Is not Ephraim my dear son, the child in whom I delight? Though I often speak against him, I still remember him. Therefore my heart yearns for him; I have great compassion for him.’ declares the Lord.” (Jeremiah 31:20)

God’s salvation is remembrance. Israel is like a beloved child to God. He can never forget them. It is His remembrance of them, and their remembrance of Him, which brings restoration. Memory, both God’s and ours, plays a large role in salvation.


Precious Abba, You remembrance of Ephraim brought back sweet memories of days gone by, and tugged at Your heart as it does to us as well. One of the things that we do before worship services begin, and that is for us to sit quietly contemplating all of our remembrances of You to the forefront of our minds, and sets the tone for our worship to be personal and heartfelt, for all of the sweet memories we have with You; it also is a reminder of the blessings we have received from You, and we lift our eyes and voices to You to celebrate our relationship with You, O Lord Jesus. Let our worship then flow out of grateful hearts. This we pray. Amen


Never, ever forget Jesus Christ—-He paid the price for our sins.”

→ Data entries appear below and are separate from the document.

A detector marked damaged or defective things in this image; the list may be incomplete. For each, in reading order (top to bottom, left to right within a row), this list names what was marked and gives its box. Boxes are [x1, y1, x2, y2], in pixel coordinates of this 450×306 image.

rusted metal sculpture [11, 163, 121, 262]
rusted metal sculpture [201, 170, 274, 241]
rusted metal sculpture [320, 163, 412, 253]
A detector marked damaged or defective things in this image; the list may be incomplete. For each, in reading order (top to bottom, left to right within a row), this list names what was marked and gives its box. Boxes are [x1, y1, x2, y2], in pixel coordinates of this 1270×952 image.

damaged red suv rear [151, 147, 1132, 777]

Then in the nations where they have been carried captive, those who escape will remember me—-how I have been grieved by their adulterous hearts, which have turned away from me, and by their eyes, which have lusted after their idols. They will loathe themselves for the evil they have done and for all their detestable practices.” (Ezekiel 6:9)

God’s judgment of His people has a purpose. He intends to present to Himself a purified remnant. The remnant, recognizing God’s grace, repent and call upon the Lord. They know God carries out His threats against a rebellious people. God’s character and His saving actions make us hate our sins, which leads us to repent, to confess our sins to Him and find restoration of our relationship with Him. Turning toward Him is always the right thing to do, beloved.

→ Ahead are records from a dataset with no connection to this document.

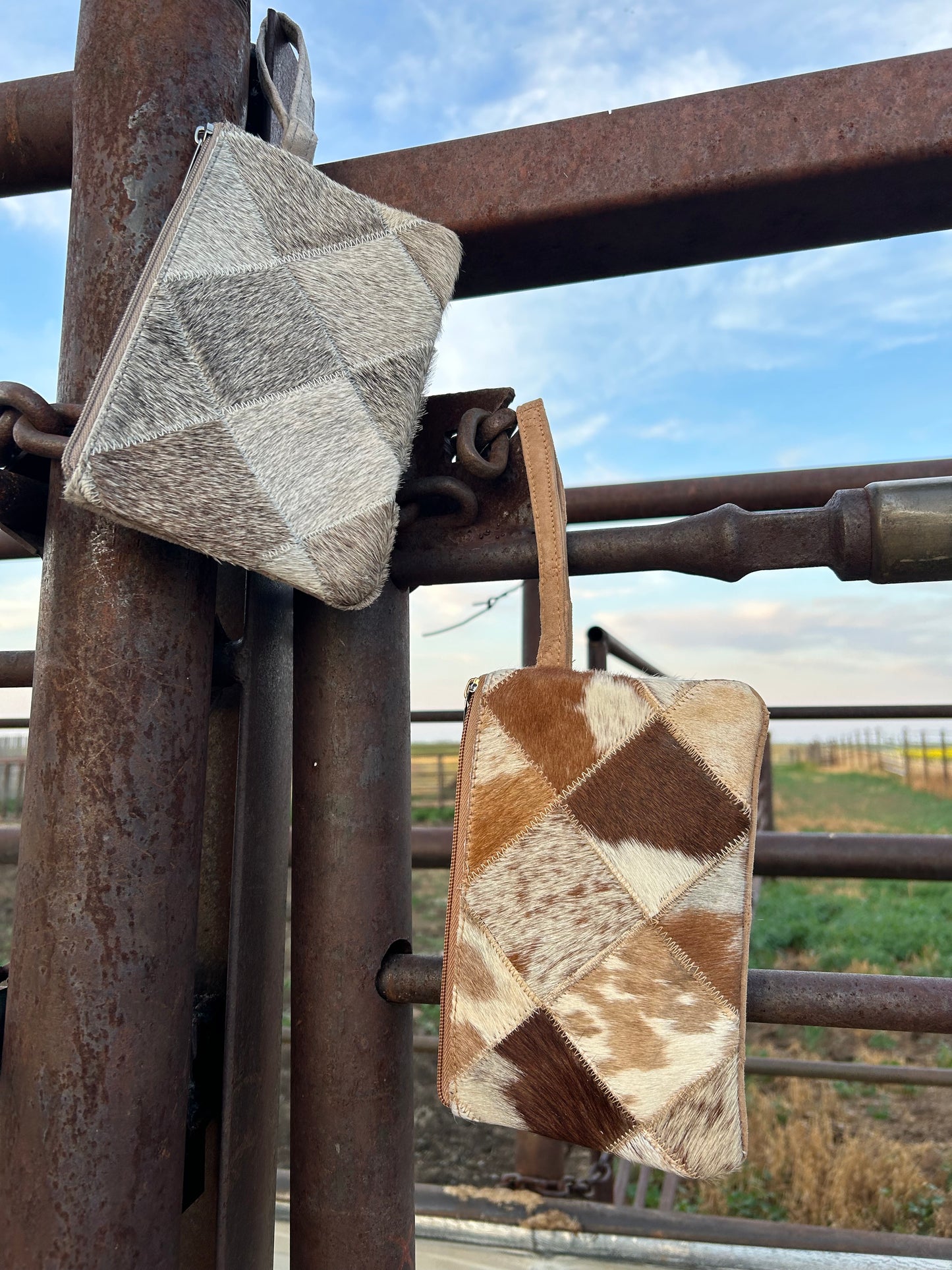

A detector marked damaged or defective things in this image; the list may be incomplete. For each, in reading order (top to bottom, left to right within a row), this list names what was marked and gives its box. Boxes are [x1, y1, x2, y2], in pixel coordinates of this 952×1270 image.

rusted metal pipe [7, 52, 952, 292]
rusted metal pipe [0, 5, 250, 1265]
rusted metal pipe [293, 587, 416, 1270]
rusted metal pipe [376, 955, 952, 1036]
rusted metal pipe [416, 1178, 952, 1259]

Though I scatter them among the peoples, yet in distant lands they will remember me. They and their children will survive, and they will return.” (Zechariah 10:9)

Beloved, The prophet declared the end of Israel’s dispersion among the nations. God’s care and presence would reunite and strengthen them. As in the Exodus. God will reveal His salvation in historical events. Even far from home and from the center of religious activities, memories and tradtions taught by family lead us to remember and worship God.


For I received from the Lord what I also passed on to you: The Lord Jesus, on the night he was betrayed, took bread, and when he had given thanks, he broke it and said, ‘This is my body, which is for you; do this in remembrance of me. In the same way, after supper he took the cup, saying, ‘This cup is the new covenant in my blood; do this, whenever you drink it, in remembrance of me.’ For whenever you eat this bread and drink this cup, you proclaim the Lord’s death until he come.” (1st Corinthians 11:23-26)

Paul explained the mystery and content of the Lord’s Supper. He received its interpretation from Jesus Himself. Such a personal revelation is unique to an apostle who did not know Christ prior to His crucifixion. A vision or dream is mot likely the means of such revelation, although Paul may have learned the meaning from other apostles or through the oral teaching of the church. How Paul received revelation is not important. Christ as the source of revelation is. The reference o Jesus’ second coming is a pervasive, underlying assumption of many New Testament passages. Even the backward looking memorialization of the death of Jesus by the Lord’s Supper carries a promise of His future return. Suffice it to say, the Lord’s Supper is one of the most meaningful and heartwarming ways of remembering Christ and our relationship with Him.